English and Another Field of Study

By majoring in English at Lehigh University, students acquire cultural and critical perspectives as well as skills of interpretation, analysis and written communication.  This training is fundamental, providing versatile skills that are in high demand.

Nevertheless, pursuing an additional field of study can increase the value of the major by broadening a student's framework of understanding or adding skills related to a career path. 

At Lehigh University, it's easy to augment a major in English with training in one or more additional disciplines.  This might entail completing a second major, pursuing a minor field, a certificate program, or engaging in projects and interships. 

We call this augmented major English And.  The point is that English connects with a wide range of interests and goals.

When they move from college to career, students who have pursued English And another field can highlight both a foundational major in the liberal arts and training in a complementary discipline.

Below are some examples of students who have pursued an augmented major in recent years.

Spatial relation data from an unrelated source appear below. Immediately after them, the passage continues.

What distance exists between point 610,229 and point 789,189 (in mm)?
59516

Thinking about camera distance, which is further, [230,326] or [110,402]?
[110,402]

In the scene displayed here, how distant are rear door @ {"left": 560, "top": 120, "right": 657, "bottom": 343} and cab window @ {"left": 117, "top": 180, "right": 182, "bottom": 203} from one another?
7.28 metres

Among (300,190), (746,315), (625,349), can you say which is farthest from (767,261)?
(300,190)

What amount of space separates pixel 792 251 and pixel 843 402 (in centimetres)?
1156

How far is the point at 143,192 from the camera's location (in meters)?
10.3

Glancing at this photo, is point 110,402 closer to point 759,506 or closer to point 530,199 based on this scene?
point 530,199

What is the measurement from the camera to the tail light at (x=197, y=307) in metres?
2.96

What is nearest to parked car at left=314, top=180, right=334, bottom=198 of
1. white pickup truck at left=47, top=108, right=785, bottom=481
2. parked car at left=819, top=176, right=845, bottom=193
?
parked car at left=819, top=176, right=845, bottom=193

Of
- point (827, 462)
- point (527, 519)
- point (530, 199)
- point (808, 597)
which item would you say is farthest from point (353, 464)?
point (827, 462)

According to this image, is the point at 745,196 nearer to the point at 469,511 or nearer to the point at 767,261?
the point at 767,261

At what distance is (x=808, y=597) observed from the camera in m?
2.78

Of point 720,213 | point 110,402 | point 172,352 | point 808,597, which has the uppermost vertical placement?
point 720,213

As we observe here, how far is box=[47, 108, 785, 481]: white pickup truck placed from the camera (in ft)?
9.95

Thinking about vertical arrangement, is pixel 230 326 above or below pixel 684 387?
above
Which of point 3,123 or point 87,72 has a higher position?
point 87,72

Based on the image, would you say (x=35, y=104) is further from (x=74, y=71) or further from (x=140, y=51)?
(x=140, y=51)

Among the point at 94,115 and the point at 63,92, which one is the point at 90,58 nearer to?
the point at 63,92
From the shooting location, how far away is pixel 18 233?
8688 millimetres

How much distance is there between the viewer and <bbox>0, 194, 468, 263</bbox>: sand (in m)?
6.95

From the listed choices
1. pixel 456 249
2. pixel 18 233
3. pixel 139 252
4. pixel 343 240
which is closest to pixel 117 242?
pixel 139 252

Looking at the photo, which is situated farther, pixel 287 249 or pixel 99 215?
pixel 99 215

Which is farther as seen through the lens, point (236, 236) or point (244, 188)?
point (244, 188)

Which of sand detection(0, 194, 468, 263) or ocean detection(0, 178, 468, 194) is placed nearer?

Karen Konkoly, Class of '17
English, Psychology, and Business
Lauren Konkoly

As an English major, I practice daily the art of extracting meaning from a text. Though the communication skills I am learning will serve me well throughout life, cultivating this habit of looking for the meaning in everyone and everything is even more vital. My psychology major gives me a fascinating and comprehensive understanding of human nature, and my business minor emphasizes some practical applications, but the skills I’m developing as an English major turn my everyday experiences into a text to be learned from.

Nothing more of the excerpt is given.